Previous quizzes assigned fans to wizarding houses and chose wands for them. But the quiz fans have been waiting impatiently for finally dropped on Thursday. Pottermore fans can now discover their Patronus, a ghostly animal produced as a protector.

Pottermore hinted that the quiz was imminent with spooky black-forest tweets on Wednesday, and fans quickly guessed what was coming.

The quiz itself is simple and beautiful. You swirl through the woods chasing a magical dot and occasionally stop to choose your favorite word of two or three provided, such as "sweet" and "salt." You're instructed that the quiz is timed, so choose quickly. After about a half-dozen choices, your mystical Patronus appears.

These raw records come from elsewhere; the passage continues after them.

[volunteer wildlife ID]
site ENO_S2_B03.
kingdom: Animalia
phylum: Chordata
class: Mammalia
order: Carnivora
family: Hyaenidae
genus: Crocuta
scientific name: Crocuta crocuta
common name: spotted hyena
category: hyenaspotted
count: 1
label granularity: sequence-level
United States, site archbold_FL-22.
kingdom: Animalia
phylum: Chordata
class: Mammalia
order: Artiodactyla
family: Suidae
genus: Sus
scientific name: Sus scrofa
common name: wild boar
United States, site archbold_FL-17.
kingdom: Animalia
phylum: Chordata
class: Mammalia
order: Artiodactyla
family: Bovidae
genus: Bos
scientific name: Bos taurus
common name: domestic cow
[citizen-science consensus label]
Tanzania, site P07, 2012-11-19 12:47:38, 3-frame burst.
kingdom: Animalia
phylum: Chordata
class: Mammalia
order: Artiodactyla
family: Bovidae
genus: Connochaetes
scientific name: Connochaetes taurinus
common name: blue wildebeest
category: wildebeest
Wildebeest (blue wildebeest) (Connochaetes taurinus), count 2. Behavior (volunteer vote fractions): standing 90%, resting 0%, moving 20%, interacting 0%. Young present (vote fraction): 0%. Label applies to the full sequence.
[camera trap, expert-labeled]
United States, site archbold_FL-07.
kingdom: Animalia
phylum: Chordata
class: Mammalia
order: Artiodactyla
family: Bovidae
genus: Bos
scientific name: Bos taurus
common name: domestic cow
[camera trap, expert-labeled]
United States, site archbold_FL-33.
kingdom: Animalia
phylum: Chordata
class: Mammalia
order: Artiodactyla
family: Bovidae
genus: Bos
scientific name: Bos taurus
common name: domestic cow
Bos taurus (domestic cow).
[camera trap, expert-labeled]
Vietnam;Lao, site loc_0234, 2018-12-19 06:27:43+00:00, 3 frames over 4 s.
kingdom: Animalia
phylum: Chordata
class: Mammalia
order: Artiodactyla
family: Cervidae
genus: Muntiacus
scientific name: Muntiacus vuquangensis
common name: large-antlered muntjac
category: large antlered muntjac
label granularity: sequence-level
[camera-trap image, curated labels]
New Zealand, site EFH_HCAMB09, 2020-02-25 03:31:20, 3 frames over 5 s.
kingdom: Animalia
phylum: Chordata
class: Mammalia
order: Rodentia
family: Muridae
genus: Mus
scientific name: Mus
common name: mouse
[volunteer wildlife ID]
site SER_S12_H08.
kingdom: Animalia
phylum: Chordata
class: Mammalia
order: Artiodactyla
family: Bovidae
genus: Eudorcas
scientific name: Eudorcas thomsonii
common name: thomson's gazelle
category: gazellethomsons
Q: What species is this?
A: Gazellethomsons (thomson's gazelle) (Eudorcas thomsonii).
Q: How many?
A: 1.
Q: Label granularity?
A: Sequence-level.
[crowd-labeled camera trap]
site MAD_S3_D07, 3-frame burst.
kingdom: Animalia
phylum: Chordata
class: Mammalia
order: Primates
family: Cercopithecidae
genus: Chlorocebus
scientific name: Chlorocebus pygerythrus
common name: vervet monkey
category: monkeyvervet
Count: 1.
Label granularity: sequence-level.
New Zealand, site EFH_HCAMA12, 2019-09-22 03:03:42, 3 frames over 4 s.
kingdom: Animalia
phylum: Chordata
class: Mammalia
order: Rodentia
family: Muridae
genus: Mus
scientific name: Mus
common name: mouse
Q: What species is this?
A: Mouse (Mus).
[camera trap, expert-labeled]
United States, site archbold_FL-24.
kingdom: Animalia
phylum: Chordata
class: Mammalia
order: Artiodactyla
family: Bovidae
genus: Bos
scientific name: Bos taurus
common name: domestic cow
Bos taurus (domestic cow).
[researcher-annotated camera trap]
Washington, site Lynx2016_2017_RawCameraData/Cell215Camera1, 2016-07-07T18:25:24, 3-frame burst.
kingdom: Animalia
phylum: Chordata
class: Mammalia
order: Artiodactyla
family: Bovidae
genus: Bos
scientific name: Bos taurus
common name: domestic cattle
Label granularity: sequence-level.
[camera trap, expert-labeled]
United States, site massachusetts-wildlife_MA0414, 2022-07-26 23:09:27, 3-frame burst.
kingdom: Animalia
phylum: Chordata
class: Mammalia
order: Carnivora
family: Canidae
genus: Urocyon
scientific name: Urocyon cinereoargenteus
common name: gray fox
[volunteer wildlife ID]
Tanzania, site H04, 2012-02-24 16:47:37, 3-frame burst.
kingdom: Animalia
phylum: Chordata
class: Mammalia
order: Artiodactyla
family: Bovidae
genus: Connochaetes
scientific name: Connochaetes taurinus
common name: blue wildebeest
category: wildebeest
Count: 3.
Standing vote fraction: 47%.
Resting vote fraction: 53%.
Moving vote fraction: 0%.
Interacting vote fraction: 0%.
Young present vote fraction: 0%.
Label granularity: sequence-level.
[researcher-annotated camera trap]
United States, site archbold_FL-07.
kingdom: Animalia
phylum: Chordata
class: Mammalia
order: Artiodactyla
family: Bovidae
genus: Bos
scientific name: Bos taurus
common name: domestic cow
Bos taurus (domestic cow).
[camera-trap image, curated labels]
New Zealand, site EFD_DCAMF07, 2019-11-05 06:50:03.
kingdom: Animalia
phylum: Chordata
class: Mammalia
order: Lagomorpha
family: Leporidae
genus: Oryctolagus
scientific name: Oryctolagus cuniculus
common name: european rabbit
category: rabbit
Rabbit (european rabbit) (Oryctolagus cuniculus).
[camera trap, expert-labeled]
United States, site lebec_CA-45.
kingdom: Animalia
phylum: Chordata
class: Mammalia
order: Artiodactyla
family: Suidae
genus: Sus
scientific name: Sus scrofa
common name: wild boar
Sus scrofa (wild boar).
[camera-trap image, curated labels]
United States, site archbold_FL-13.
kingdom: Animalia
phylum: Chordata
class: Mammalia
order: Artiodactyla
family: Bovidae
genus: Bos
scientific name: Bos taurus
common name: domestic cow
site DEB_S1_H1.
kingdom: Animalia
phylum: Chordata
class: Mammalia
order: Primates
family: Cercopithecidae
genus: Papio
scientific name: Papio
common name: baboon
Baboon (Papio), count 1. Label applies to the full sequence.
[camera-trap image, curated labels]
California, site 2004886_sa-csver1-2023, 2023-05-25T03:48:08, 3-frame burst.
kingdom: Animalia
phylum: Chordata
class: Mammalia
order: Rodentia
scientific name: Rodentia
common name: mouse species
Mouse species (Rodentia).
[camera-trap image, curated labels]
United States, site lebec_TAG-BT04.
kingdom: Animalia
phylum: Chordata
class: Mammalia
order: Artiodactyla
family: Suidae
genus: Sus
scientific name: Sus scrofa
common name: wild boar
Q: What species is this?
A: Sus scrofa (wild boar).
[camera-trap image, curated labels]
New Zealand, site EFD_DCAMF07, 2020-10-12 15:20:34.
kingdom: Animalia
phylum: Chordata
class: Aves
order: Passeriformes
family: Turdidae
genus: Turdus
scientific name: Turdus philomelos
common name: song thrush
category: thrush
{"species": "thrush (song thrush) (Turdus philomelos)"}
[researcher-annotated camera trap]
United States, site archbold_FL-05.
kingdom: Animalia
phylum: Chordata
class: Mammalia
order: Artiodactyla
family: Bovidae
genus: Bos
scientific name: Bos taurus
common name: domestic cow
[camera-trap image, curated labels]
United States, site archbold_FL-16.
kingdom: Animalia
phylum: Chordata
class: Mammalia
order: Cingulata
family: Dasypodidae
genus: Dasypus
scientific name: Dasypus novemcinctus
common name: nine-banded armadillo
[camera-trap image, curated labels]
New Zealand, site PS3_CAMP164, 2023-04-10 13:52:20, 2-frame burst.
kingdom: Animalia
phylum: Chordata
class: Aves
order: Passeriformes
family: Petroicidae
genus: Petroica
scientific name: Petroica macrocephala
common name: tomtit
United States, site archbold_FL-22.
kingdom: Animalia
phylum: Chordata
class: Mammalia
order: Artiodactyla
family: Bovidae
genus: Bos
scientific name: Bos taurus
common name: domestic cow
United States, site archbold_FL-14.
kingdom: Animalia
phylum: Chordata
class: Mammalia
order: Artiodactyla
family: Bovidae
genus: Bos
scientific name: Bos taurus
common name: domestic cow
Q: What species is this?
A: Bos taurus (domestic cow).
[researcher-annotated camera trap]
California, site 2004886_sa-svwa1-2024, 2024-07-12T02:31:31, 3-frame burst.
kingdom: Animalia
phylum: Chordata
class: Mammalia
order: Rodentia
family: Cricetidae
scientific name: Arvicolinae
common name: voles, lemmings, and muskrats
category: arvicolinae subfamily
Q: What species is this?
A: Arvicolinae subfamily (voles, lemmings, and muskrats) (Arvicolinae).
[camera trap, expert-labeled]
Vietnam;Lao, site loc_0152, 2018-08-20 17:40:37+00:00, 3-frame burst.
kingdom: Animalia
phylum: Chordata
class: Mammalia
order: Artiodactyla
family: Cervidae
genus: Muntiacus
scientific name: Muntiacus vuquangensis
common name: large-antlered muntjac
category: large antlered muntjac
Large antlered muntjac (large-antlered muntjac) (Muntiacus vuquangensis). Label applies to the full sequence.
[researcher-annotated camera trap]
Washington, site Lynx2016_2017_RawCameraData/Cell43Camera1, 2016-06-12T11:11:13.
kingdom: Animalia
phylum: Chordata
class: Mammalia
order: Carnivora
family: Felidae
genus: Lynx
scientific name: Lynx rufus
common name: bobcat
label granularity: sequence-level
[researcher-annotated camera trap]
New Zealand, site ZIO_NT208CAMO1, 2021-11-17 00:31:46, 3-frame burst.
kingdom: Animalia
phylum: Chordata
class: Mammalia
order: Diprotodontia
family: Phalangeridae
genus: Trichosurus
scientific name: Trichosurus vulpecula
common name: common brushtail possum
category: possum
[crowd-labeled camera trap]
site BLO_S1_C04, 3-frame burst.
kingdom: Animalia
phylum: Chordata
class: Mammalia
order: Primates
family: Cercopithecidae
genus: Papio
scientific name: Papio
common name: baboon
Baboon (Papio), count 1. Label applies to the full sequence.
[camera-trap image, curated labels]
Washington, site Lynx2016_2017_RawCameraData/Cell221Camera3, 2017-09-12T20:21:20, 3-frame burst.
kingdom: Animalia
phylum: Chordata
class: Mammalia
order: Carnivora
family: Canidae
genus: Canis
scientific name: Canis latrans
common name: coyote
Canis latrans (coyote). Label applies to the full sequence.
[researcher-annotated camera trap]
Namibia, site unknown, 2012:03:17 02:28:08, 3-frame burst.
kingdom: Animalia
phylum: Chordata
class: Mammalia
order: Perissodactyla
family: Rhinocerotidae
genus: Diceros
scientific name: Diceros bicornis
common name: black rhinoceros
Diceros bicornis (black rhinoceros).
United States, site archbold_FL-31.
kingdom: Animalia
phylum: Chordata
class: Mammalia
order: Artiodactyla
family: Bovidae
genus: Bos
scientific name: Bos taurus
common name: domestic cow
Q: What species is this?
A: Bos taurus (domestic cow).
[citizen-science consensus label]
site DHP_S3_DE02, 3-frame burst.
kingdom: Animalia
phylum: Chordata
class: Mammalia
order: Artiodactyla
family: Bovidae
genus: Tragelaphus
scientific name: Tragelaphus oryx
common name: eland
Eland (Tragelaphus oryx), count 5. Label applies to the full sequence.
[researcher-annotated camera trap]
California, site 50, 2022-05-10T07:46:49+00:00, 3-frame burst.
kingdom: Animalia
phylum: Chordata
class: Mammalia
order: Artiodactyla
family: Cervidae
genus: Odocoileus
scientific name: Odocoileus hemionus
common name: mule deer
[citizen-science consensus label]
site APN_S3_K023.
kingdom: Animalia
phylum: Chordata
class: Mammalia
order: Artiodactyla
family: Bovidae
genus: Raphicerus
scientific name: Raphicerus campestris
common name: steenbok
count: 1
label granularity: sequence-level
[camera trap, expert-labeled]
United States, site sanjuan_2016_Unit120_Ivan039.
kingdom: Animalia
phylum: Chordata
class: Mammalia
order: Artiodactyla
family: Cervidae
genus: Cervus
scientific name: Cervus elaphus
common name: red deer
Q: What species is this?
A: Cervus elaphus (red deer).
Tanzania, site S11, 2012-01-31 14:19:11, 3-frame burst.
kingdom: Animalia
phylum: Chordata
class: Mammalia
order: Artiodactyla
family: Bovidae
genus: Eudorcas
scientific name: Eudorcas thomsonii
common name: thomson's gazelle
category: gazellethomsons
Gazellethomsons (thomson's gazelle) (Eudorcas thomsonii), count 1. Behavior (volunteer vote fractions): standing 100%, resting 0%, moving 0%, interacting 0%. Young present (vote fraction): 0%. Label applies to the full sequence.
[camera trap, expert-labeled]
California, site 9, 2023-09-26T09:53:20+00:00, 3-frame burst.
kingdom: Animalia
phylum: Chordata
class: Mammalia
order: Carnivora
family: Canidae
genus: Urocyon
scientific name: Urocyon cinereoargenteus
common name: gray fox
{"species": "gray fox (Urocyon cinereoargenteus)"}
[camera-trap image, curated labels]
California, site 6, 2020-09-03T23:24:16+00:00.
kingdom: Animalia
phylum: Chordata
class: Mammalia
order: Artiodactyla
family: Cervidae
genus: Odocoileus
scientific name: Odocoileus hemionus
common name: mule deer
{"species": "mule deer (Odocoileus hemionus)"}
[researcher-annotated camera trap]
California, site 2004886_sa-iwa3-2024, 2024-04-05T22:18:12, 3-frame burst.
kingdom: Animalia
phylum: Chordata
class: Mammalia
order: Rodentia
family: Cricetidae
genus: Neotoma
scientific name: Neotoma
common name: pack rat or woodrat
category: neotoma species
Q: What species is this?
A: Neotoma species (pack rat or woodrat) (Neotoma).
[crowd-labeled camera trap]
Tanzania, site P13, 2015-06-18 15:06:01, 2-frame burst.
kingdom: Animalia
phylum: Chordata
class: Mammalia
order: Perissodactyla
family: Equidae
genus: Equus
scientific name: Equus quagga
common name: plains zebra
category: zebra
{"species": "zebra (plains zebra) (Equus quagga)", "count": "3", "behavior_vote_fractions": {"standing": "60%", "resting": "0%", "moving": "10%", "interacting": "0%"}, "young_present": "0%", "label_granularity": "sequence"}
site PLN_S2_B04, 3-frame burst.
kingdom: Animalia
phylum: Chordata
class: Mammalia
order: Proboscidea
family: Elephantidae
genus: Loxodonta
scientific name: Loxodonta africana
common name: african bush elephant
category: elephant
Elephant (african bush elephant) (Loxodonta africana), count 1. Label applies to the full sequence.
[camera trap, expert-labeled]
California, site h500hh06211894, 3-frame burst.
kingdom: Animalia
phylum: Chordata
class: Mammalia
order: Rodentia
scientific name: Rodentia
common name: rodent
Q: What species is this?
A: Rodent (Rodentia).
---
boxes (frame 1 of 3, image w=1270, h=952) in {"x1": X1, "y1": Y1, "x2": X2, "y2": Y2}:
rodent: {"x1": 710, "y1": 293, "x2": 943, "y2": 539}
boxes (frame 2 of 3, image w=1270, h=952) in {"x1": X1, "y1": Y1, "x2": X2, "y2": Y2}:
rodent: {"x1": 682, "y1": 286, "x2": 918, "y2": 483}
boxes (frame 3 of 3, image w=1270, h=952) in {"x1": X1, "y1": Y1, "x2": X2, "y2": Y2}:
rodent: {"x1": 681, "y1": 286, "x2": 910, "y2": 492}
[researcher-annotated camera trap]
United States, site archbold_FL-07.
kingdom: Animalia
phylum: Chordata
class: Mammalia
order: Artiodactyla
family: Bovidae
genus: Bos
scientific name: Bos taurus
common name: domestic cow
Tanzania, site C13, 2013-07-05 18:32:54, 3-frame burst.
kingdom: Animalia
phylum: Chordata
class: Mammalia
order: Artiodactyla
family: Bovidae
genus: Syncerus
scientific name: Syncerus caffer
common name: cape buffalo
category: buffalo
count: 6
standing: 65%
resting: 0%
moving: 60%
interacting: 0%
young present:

Potter fans will remember that Harry's Patronus was a stag, as was his father's, and his mother's was a doe. Harry's eventual wife Ginny Weasley had a horse, though the Harry Potter Wikia notes that "it could be possible that Ginny Weasley's Patronus could have changed from a horse to a doe, for her love for her husband." Hermione Granger has an otter, and her eventual husband, Ron Weasley, has a Jack Russell Terrier, which numerous Potter sites will point out is "known for chasing otters."

The Patronus options on the quiz are varied, but once you take the test, you can't retake it and get another. And some of them aren't as majestic as Harry's antlered stag. I landed a wild boar, my husband a mole. Rowling herself noted that most Patronus options are real animals, though a few mythical creatures are sprinkled in the mix.

Fans have been busy sharing their Patronus assignments via Twitter on Thursday with the trending hashtag #ExpectoPatronum.

The author says she wrote the quiz herself, but that because she got to take it before and after it went live, she was one of the rare few who was able to change her result. First she landed a pine marten (kind of like a weasel), and then was assigned a heron.

Other animals Pottermore fans say they've been assigned include an aardvark, a red squirrel, a dapple grey mare and many more. Some had fun with the results, many of which seem less than capable of protection (but always remember Hermione's otter!).

And Rowling even retweeted a joke Patronus based on the Cincinnati Zoo's late gorilla, who has become an internet meme since his death. (She later had to explain that no, the dead gorilla is not really a Patronus option.)